Demás está explicar de qué se trata la obra
Todxs la conocemos -o al menos, hemos oído hablar de ella- porque es parte del imaginario colectivo de muchas generaciones. Y por eso mismo, su éxito. Aquí la compañía El Retorno no necesitó adaptar innecesariamente los elementos del Santiago de la primera mitad del siglo XX a nuestros días. Se mantuvo todo, tal como lo recordábamos salvo sutiles guiños a la contingencia nacional, lo cual agradezco, sin miedo de sonar «tradicionalista».
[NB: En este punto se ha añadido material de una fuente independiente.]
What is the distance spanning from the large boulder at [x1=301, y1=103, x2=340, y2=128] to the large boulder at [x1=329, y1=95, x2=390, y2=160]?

La energía desbordada sobre el escenario, por su parte, era contagiosa. Y no lo digo yo; lo dicen los cientos de personas que coreaban una a una las canciones que simbolizaban la defensa de «la Pérgola» ante los cambios urbanos y sociales del siglo XX. Y bueno, los celulares alzados grabando cada detalle de esta entrega solidaria de El Retorno Biobío.
Cabe destacar que esta presentación de La Pérgola de las Flores fue una función benéfica, cuyas entradas se vendieron bajo la modalidad «paga lo que puedas». ¿Entradas? Sold-out.